Lucha por un agua sin nitratos

El uso masivo de abonos relacionados con la agricultura y la ganadería o los vertidos de aguas residuales y excrementos animales en zonas de ganadería intensiva se han convertido en un quebradero de cabeza para varios municipios de la comarca del Matarraña, donde el agua de boca se ha convertido en un bien casi prohibido.

granja de cerdos Granja de cerdos en Peñarroya, en el Matarraña. – EL PERIÓDICO

El exceso de nitratos ha vuelto el agua no apta para el consumo en lugares como La Portellada, La Fresneda, Cretas, Valjunquera, y ha obligado a sus alcaldes a trabajar por buscar opciones alternativas para el consumo. En total, en Aragón, las cifras de localidades que han negado el agua del grifo alcanzaron casi la treintena.

El caso más sonado es el de La Portellada.

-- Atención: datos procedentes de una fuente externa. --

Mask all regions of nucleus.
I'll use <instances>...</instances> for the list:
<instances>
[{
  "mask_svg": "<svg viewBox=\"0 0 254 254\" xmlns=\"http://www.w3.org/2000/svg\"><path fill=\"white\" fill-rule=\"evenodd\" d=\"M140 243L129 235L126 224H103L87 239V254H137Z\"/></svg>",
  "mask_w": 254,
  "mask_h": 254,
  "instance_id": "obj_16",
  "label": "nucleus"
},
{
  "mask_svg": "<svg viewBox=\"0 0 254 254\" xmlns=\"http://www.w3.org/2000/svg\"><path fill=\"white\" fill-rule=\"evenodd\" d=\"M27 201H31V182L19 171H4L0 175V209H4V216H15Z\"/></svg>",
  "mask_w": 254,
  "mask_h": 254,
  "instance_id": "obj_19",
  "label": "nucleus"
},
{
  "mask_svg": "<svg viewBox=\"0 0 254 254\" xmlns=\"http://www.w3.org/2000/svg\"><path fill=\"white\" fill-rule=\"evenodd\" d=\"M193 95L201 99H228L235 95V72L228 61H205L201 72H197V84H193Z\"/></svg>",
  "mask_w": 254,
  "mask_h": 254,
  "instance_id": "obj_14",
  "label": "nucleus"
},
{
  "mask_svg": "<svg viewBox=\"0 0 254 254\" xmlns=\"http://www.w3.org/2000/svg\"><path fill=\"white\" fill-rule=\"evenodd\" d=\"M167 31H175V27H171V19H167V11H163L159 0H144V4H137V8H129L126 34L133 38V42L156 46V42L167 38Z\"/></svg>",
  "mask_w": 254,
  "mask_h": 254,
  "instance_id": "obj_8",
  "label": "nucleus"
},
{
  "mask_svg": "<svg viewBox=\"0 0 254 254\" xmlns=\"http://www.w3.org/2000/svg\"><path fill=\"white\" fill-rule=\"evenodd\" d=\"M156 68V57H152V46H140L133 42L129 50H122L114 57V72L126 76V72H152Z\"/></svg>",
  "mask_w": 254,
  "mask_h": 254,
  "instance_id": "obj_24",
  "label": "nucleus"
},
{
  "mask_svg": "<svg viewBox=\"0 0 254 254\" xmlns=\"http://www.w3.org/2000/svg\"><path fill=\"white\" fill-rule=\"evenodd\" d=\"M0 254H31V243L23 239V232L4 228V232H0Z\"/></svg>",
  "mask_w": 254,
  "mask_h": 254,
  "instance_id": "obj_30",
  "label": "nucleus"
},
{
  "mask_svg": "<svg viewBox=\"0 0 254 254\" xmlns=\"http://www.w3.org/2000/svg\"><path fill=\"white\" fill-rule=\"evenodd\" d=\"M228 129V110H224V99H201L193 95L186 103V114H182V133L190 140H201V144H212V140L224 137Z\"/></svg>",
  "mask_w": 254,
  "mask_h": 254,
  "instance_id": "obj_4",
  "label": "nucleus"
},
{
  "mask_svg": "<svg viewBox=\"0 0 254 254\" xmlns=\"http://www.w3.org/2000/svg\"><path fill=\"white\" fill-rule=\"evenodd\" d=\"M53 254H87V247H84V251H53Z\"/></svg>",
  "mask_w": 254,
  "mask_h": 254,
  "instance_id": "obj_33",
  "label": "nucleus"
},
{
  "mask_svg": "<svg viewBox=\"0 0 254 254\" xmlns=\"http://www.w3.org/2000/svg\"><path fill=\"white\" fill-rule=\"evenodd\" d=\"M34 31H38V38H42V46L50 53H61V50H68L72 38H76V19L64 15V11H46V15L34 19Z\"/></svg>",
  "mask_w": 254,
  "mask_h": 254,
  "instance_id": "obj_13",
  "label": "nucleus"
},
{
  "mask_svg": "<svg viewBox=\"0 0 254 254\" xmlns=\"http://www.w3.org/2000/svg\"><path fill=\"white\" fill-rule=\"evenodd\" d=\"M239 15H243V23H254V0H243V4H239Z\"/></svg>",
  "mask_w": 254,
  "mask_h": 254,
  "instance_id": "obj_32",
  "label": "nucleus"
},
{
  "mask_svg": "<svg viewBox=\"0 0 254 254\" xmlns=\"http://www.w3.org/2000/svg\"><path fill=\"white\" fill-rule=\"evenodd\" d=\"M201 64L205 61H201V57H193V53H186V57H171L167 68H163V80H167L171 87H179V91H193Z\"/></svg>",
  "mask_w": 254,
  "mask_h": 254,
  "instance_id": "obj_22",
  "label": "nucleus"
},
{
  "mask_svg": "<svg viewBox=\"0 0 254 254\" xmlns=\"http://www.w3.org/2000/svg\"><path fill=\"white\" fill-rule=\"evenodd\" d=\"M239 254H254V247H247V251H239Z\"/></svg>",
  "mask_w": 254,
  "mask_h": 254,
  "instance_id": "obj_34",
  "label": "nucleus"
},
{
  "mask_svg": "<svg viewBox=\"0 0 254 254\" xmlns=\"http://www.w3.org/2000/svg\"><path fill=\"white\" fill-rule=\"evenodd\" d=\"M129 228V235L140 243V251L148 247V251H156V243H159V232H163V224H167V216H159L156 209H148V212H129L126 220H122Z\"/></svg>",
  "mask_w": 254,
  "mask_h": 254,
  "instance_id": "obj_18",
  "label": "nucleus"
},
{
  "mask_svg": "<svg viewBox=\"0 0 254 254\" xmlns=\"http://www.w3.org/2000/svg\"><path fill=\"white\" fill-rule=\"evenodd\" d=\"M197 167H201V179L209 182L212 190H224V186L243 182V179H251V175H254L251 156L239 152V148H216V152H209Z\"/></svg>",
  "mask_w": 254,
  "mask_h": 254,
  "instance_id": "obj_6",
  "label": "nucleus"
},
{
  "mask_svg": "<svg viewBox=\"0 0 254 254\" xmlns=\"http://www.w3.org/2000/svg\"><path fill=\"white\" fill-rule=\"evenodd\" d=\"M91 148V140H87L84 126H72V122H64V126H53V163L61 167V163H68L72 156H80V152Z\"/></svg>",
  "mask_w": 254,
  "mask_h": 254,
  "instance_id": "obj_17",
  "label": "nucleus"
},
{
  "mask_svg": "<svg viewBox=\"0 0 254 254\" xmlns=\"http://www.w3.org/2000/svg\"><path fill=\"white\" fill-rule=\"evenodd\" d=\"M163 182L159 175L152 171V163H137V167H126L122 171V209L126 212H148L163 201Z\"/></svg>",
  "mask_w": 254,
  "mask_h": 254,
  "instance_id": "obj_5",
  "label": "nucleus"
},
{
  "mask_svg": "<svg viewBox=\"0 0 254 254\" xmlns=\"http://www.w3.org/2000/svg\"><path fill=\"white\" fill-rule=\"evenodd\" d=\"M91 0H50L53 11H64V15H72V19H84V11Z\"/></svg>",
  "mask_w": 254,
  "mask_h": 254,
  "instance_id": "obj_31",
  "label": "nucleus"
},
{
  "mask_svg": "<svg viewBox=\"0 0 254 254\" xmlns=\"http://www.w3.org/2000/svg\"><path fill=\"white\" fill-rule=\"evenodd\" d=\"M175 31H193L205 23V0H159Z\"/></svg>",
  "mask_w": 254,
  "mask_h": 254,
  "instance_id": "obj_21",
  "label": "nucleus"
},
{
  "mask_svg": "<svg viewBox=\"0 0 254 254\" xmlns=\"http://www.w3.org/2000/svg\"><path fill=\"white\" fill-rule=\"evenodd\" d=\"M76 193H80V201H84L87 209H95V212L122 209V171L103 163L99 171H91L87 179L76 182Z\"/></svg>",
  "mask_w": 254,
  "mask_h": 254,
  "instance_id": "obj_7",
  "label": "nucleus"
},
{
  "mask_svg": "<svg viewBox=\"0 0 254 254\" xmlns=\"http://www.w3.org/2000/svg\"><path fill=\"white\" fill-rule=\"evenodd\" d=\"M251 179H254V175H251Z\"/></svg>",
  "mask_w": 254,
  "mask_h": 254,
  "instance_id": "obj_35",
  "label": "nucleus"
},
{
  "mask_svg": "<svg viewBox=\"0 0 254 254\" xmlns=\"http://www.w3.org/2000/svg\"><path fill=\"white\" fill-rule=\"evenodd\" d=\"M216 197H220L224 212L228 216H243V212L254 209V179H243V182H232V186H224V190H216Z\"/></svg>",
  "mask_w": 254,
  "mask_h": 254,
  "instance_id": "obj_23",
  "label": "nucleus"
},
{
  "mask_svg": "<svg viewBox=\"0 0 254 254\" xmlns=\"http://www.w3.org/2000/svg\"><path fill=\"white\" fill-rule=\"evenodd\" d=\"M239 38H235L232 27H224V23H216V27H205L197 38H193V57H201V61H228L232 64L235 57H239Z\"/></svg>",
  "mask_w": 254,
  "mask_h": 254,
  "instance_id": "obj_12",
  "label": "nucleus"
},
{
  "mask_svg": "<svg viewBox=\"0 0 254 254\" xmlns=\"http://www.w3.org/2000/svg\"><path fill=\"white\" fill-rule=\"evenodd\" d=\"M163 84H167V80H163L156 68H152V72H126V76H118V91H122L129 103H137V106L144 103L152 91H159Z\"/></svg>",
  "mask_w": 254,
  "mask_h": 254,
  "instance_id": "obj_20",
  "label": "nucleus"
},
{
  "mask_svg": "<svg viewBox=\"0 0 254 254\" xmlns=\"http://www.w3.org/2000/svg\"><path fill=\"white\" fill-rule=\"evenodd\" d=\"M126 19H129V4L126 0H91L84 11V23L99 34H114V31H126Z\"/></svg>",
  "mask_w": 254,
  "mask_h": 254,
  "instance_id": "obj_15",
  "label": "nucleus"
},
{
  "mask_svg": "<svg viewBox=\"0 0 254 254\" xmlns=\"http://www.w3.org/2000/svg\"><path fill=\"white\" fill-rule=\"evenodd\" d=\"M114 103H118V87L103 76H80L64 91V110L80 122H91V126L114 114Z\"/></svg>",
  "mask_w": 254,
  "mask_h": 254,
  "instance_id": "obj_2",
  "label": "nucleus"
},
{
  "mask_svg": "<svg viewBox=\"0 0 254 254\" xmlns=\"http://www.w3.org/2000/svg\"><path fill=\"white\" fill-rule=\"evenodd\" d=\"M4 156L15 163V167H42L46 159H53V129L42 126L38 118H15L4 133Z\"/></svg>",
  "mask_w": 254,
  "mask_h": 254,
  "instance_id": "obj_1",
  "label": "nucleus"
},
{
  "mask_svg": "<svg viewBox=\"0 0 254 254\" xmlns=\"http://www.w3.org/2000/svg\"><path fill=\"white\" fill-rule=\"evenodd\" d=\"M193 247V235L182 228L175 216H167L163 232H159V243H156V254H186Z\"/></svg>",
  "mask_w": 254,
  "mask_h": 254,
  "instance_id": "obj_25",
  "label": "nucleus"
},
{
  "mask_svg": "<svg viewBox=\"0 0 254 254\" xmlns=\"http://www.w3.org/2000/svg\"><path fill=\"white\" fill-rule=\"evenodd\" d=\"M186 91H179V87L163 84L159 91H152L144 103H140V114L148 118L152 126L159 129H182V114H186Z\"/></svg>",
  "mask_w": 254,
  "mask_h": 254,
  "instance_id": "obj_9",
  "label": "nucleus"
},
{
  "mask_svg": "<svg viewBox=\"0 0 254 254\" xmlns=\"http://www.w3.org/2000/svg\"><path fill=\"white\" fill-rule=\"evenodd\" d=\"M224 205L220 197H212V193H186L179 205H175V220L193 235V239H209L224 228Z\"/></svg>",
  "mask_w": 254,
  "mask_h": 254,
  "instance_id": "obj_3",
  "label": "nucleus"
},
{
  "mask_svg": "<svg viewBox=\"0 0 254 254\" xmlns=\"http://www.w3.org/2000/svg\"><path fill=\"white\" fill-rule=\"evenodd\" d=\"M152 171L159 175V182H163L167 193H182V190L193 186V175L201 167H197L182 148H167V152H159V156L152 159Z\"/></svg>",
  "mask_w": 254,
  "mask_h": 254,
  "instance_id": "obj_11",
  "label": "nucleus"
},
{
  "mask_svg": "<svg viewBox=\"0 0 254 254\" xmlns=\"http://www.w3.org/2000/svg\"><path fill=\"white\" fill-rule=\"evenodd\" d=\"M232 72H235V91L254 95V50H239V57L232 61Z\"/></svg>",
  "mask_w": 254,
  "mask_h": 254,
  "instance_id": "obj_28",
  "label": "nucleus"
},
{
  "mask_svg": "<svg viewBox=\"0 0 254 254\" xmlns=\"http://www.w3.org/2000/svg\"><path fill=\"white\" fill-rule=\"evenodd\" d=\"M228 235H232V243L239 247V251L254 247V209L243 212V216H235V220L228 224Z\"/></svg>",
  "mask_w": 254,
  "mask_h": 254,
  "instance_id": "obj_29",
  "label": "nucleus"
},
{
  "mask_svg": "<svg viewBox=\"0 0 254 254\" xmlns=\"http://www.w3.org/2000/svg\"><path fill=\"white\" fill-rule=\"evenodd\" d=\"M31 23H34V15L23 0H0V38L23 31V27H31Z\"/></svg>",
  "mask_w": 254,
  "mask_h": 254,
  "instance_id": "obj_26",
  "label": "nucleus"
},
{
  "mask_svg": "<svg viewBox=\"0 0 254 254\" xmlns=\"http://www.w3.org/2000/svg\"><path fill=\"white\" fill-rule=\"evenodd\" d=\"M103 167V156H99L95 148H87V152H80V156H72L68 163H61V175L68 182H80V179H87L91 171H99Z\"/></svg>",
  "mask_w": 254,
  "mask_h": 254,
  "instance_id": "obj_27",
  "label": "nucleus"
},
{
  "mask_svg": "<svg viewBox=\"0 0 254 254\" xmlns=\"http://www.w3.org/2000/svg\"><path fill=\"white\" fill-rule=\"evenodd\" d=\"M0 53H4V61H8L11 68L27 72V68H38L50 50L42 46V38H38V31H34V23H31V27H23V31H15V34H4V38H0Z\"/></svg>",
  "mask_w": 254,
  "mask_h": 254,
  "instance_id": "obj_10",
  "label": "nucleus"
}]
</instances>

En el año 2000, el aumento de lluvias y las grandes riadas hicieron oscilar el nivel de nitratos, contaminando el acuífero desde el que se abastecía al pueblo. Consiguieron potabilizar el agua con plantas depuradoras, pero hace cuatro años dejaron de funcionar porque no eran rentables, ya que el nivel de nitratos era muy alto y la maquinaria con la que trabajaban, muy antigua. Fue entonces cuando empezaron a buscar una captación alternativa. “Hace tres meses que tenemos hecha la nueva toma y la red de impulsión”, explicó Alfonso Guardia, alcalde de La Portellada. Los vecinos acuden a la plaza del municipio a por agua para beber y cocinar, ya que hay instalada una planta de ósmosis portátil.

Gracias a una inversión de 200.000 euros del FITE y del Instituto Aragonés del Agua se ha creado una red de impulsión que, gracias al gasoil, bombea el agua desde cuatro o cinco kilómetros hasta el centro del pueblo. Ahora, pretenden invertir otro tanto en placas de energía solar para mejorar el proceso y evitar tener que llevar la línea eléctrica hasta el centro del pueblo.